What we’ve also got is that 𝑂𝑄 is equal to 𝑂𝑅. And this is because they’re both the radii of our circle. And I’ve shown that because actually what I’ve put is a small 𝑟 to denote that. So we’ve got a radius at both point. Okay, so we’re doing well. We’ve actually shown that two things are common to our two triangles.
Then, the next thing we know is that both angle 𝑂𝑄𝑃 and 𝑂𝑅𝑃 are actually the same. So they’re equal to each other and that’s because they’re both 90 degrees. Now I mentioned this earlier. And the reason we know they’re both 90 degrees is that they are angles between a tangent and a radius. So when you got an angle between the tangent and the radius, then this is 90 degrees.
So therefore, we can say that actually triangle 𝑂𝑃𝑄 and triangle
𝑂𝑄𝑅 [𝑂𝑃𝑅] are gonna be congruent using the information that we found. And that’s because of RHS. And what RHS stands for is actually Right angle, Hypotenuse, Side. So both of our triangles have a right angle. So that’s correct. That’s the first part dealt with.
They also have a hypotenuse which is the same. And we know that because the hypotenuse is opposite the right angle. And in both of these cases, that’s 𝑂𝑃. And we’ve already said that 𝑂𝑃 is equal to 𝑂𝑃 because it’s common to both triangles. Okay, so that’s two points.
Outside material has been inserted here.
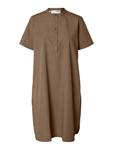 Платье SELECTED SLFBLAIR, коричневый - фото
Let’s move on to the last bit, the side. Have they got a side the same? Well, yes, we know they’ve got a side the same because they both got one side which is the radius of our circle. So therefore, we can say that definitely triangle 𝑂𝑃𝑄 and triangle
𝑂𝑄𝑅 [𝑂𝑃𝑅] are congruent because of RHS. But how does this help us? Well, it helps us because what we’re trying to do is actually prove that 𝑃𝑄 is equal to 𝑃𝑅.
And now, we can actually say that 𝑃𝑄 is equal to 𝑃𝑅. And we’ve actually proved that because of CPCT. And it stands for Corresponding Parts of Congruent Triangles. And we know that first of all they’re congruent triangles cause we’ve already proved that. And then we know that they’re corresponding parts and that’s because of our congruent triangles.
We had 𝑅, which was the radius. So we had 𝑂𝑅 and 𝑂𝑄. So therefore, they’re gonna be already chosen and corresponding. Then, we also had 𝑂𝑃, which was shared. So that’s corresponding. So that leaves us with our final ones, which are 𝑃𝑄 and 𝑃𝑅. So therefore, these are the corresponding parts of our congruent triangles.
So there, we have it. We’ve actually proved that the length of tangents drawn from an external point to a circle are even because we’ve proved that 𝑃𝑄 is equal to 𝑃𝑅.